L'espressione tesa della giovane e, soprattutto, la bacchetta magica puntata verso di lei erano segnali inequivocabili: Edna deglutì e puntò lo sguardo sull'asticella di legno che l'Auror stringeva in mano.

"Ecco, vede..." esordì con voce malferma, chiaramente spaventata "... Avevo fatto formale richiesta al Ministero per... Per avere notizie di mio fratello... Sa, dopo tutto il parapiglia di Diagon Alley..."
Fece una breve pausa e spostò lo sguardo verso il volto di Hope.
"Purtroppo la burocrazia... Non ho notizie di Tullius da giorni, signorina..." quasi la implorò, ormai prossima alle lacrime "Deve essere a casa, ma non risponde, e non posso entrare, ci sono degli incantesimi protettivi..."

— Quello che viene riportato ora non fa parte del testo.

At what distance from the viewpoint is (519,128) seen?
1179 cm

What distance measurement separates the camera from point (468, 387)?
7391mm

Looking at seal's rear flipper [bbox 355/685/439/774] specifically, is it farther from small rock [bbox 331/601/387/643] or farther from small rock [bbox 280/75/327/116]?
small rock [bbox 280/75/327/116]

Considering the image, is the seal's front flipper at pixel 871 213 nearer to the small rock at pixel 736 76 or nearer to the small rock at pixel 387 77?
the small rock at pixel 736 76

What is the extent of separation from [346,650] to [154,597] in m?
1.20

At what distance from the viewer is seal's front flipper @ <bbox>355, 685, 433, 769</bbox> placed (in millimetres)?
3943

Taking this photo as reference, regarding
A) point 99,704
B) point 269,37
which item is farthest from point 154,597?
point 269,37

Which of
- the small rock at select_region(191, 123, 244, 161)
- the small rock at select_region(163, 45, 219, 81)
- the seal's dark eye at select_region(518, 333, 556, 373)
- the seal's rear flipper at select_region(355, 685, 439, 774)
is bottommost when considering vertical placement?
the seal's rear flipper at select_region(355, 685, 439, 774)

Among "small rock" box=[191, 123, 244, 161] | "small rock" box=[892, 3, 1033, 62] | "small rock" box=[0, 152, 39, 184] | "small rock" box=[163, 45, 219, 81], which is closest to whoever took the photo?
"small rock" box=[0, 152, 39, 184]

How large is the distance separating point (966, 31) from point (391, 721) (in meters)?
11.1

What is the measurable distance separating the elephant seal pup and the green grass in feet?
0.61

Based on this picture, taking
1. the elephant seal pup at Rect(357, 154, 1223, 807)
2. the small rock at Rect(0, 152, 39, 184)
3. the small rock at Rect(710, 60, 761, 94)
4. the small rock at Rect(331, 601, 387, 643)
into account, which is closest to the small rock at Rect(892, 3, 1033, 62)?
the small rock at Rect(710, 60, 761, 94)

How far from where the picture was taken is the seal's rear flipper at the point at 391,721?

Adesso era inequivocabile, delle lacrime perlacee stavano scorrendo sul volto rugoso della vecchina: Edna tirò su col naso e, picchiettatisi gli angoli degli occhi con un fazzoletto a fiori estratto dalla borsa, riprese a parlare.
"Ho capito che lei avrebbe potuto aiutarmi... Sa, prima di lei al porto c'era un uomo bizzarro... Capelli rossi, corpulento, abiti non Babbani... Ha lasciato un messaggio ed è andato via... E poi lei ha preso quel messaggio..."
Non poté proseguire oltre, sopraffatta da una nuova ondata di dolorose lacrime.
Come avrebbe reagito Hope? Il suo acuto sesto senso da Auror le segnalava una trappola, o il dolore e le parole di Edna erano sincere?